*Given exercise*
Retype all of the entries word for word.

*The data*

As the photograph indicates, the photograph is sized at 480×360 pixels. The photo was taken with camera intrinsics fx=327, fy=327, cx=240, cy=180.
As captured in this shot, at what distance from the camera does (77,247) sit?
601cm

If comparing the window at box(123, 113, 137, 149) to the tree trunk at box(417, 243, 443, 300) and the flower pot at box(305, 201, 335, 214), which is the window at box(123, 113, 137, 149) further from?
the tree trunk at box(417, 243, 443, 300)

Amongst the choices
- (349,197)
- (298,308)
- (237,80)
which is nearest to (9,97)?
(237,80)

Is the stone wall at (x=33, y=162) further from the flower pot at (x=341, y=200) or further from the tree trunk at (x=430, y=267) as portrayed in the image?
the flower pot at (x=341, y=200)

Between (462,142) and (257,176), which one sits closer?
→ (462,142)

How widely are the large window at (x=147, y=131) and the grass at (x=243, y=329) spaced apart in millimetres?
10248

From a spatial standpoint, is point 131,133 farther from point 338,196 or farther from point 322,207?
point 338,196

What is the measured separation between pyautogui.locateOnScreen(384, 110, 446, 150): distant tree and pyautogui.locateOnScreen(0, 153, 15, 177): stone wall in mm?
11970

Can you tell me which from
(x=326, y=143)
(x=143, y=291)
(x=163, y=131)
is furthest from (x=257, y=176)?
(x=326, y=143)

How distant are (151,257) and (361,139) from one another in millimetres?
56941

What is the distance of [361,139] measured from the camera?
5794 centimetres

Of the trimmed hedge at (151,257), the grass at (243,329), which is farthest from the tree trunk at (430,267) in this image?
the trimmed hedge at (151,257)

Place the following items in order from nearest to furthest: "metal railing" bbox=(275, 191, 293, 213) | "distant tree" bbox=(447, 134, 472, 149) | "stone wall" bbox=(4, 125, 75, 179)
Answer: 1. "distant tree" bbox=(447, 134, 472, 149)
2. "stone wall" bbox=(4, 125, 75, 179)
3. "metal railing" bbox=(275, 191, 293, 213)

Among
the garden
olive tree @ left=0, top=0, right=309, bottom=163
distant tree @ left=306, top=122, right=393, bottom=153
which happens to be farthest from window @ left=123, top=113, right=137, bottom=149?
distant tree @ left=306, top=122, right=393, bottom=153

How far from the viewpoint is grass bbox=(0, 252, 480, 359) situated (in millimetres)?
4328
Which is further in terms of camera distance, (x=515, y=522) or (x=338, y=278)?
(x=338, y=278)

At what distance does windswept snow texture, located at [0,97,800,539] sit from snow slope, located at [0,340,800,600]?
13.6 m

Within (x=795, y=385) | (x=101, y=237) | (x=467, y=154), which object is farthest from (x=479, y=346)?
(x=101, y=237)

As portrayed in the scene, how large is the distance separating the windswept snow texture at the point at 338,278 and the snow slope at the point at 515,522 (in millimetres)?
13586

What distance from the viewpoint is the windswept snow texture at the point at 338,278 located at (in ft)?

*Task solution*
As the photograph indicates, the photograph is sized at 480×360 pixels. The photo was taken with camera intrinsics fx=327, fy=327, cx=240, cy=180.
As captured in this shot, at what distance from the camera does (77,247) sit?
601cm

If comparing the window at box(123, 113, 137, 149) to the tree trunk at box(417, 243, 443, 300) and the flower pot at box(305, 201, 335, 214), which is the window at box(123, 113, 137, 149) further from?
the tree trunk at box(417, 243, 443, 300)

Amongst the choices
- (349,197)
- (298,308)
- (237,80)
which is nearest to (9,97)?
(237,80)

Is the stone wall at (x=33, y=162) further from the flower pot at (x=341, y=200) or further from the tree trunk at (x=430, y=267) as portrayed in the image?
the flower pot at (x=341, y=200)

Between (462,142) and (257,176), which one sits closer?
→ (462,142)

How widely are the large window at (x=147, y=131) and the grass at (x=243, y=329) spaced apart in millimetres?
10248

From a spatial standpoint, is point 131,133 farther from point 338,196 or farther from point 322,207?
point 338,196

What is the measured separation between pyautogui.locateOnScreen(384, 110, 446, 150): distant tree and pyautogui.locateOnScreen(0, 153, 15, 177): stone wall in mm?
11970

Can you tell me which from
(x=326, y=143)
(x=143, y=291)
(x=163, y=131)
is furthest from (x=257, y=176)?
(x=326, y=143)

How distant are (151,257) and (361,139) from one another in millimetres?
56941

What is the distance of [361,139] measured from the camera?
5794 centimetres

Of the trimmed hedge at (151,257), the grass at (243,329), which is farthest from the tree trunk at (430,267) in this image?
the trimmed hedge at (151,257)

Place the following items in order from nearest to furthest: "metal railing" bbox=(275, 191, 293, 213) | "distant tree" bbox=(447, 134, 472, 149) | "stone wall" bbox=(4, 125, 75, 179)
Answer: 1. "distant tree" bbox=(447, 134, 472, 149)
2. "stone wall" bbox=(4, 125, 75, 179)
3. "metal railing" bbox=(275, 191, 293, 213)

Among
the garden
olive tree @ left=0, top=0, right=309, bottom=163
distant tree @ left=306, top=122, right=393, bottom=153
which happens to be farthest from window @ left=123, top=113, right=137, bottom=149?
distant tree @ left=306, top=122, right=393, bottom=153

How far from the viewpoint is grass bbox=(0, 252, 480, 359) situated (in millimetres)?
4328
Which is further in terms of camera distance, (x=515, y=522) or (x=338, y=278)?
(x=338, y=278)

At what distance does windswept snow texture, located at [0,97,800,539] sit from snow slope, located at [0,340,800,600]?
13.6 m

Within (x=795, y=385) | (x=101, y=237) | (x=467, y=154), which object is farthest from (x=479, y=346)?
(x=101, y=237)

As portrayed in the scene, how large is the distance separating the windswept snow texture at the point at 338,278 and the snow slope at the point at 515,522 (in millimetres)?
13586

What distance from the viewpoint is the windswept snow texture at the point at 338,278 located at (in ft)?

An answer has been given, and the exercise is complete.